Besides, Ballmer has already expressed interest in AOL, and Microsoft has so much more financial resources than Yahoo that it's unlikely the latter could win a contest for AOL. Finally, either company might face regulatory issues over such a combination, especially in areas such as e-mail and instant messaging where each has significant market share.
Yahoo's best hope remains a deal to have Google take over at least part of the advertising around its search business. Yahoo recently ran a trial of Google ads alongside Yahoo search results. Both companies indicated the trial was successful, and sources have indicated a fuller deal could come as early as next week. Again, however, regulatory concerns could quash or at least delay any such combination.
Awash in Cash
As for Microsoft, without having to buy Yahoo it now has intact an unparalleled war chest that some observers said could be applied to buy many other companies, from tech news network CNET (CNET) to ValueClick (VCLK), which is an ad network specializing in the lucrative and fast-growing field of generating leads to marketers.
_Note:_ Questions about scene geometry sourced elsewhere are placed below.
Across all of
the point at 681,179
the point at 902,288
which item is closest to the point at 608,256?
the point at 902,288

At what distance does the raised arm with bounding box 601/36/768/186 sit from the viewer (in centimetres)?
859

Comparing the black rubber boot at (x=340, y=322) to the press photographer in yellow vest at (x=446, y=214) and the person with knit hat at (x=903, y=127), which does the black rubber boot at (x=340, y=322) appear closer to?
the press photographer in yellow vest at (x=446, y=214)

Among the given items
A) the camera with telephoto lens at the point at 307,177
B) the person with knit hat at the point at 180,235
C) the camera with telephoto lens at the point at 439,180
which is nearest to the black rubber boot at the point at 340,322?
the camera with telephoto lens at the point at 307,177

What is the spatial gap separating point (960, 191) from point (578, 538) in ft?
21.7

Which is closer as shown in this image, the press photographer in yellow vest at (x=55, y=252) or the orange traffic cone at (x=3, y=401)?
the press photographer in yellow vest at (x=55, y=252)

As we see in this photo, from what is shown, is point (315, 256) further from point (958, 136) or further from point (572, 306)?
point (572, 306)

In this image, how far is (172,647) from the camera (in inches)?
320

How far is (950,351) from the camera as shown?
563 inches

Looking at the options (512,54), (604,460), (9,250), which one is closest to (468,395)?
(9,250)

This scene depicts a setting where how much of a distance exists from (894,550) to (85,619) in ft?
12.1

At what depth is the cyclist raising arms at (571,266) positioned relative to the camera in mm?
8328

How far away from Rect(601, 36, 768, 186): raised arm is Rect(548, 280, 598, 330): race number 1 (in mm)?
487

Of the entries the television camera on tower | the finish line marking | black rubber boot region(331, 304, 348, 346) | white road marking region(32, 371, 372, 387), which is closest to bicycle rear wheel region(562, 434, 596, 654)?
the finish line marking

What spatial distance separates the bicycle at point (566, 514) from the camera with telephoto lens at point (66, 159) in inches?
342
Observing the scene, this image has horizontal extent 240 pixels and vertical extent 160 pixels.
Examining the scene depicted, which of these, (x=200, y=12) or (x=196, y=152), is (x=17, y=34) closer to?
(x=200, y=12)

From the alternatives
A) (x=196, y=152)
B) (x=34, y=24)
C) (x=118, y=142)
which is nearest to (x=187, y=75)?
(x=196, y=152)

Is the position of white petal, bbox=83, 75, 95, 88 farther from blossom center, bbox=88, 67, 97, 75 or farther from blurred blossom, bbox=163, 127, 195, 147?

But none of those purchases would add up to nearly the scale Microsoft would achieve with Yahoo.
Microsoft also could try to spend some of the dollars it would have spent on Yahoo to buy the rest of hot social network Facebook, in which it bought a tiny stake last year. But Facebook has not been able to get serious traction from advertisers any more than MySpace, possibly because people using the service aren't in a mindset to be responsive to advertising. As a result, its implied $15 billion valuation is seen by many as far too high for the actual value of the company.
At the same time, both Microsoft and Yahoo are still busy trying to integrate a number of other acquisitions they made over the past year. Microsoft bought ad conglomerate aQuantive last year for $6 billion and people in the online ad industry say it still hasn't gotten its arms around all the operations. Yahoo bought ad network BlueLithium and ad exchange Right Media last year, among others, and is still in the process of integrating those. So adding more deals could create new problems and delays. "It is extremely difficult to integrate and innovate simultaneously," notes Kevin Lee, executive chairman of search marketing firm Didit.
Meanwhile, Google is poised to move quickly into online display advertising with its recently closed deal to buy display ad firm DoubleClick. As a result, neither Microsoft nor Yahoo alone may be in a position to hold off Google, let alone gain on it.